◆ **Task item**: Please reproduce each of the records below character for character, leaving out the pictures.
______________________________
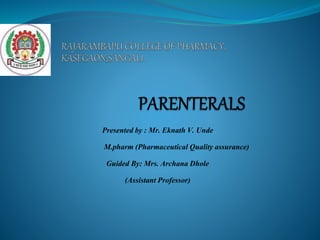 Presented by : Mr. Eknath V. Unde
M.pharm (PharmaceuticalQuality assurance)
Guided By: Mrs. Archana Dhole
(AssistantProfessor)
 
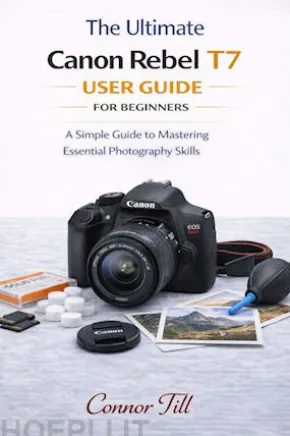 The ultimate Canon Rebel T-7User Guide FOR BEGINNERS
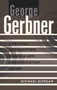 George Gerbner : A Critical Introduction to Media and Communication Theory
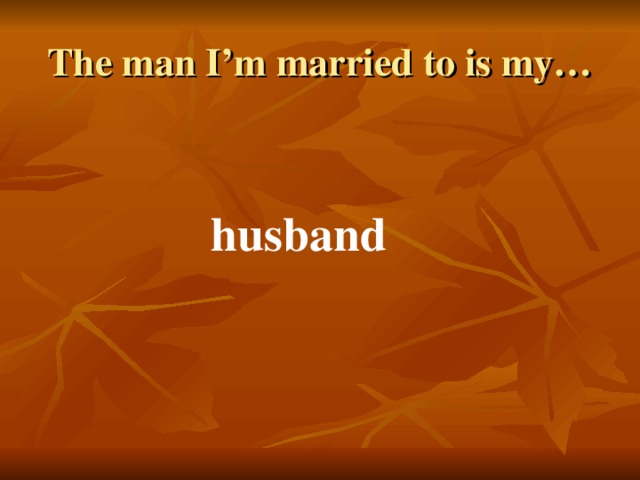 The man I’m married to is my… husband 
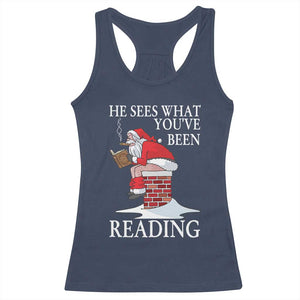 Funny Bookish Christmas Racerback Tank Top He Sees What You Have Been Reading TS14 Navy Print Your Wear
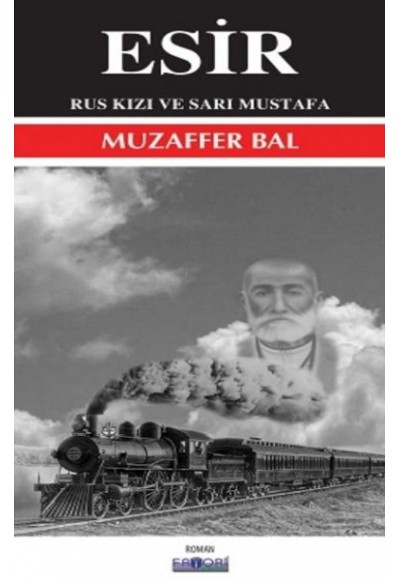 Esir - Rus Kızı ve Sarı Mustafa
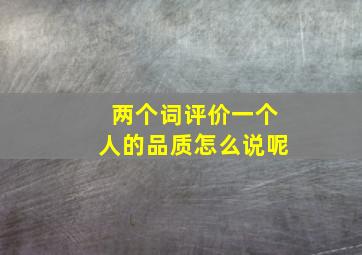 两个词评价一个人的品质怎么说呢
______________________________
◆ **Response**:
 Presented by : Mr. Eknath V. Unde
M.pharm (PharmaceuticalQuality assurance)
Guided By: Mrs. Archana Dhole
(AssistantProfessor)
 
 The ultimate Canon Rebel T-7User Guide FOR BEGINNERS
 George Gerbner : A Critical Introduction to Media and Communication Theory
 The man I’m married to is my… husband 
 Funny Bookish Christmas Racerback Tank Top He Sees What You Have Been Reading TS14 Navy Print Your Wear
 Esir - Rus Kızı ve Sarı Mustafa
 两个词评价一个人的品质怎么说呢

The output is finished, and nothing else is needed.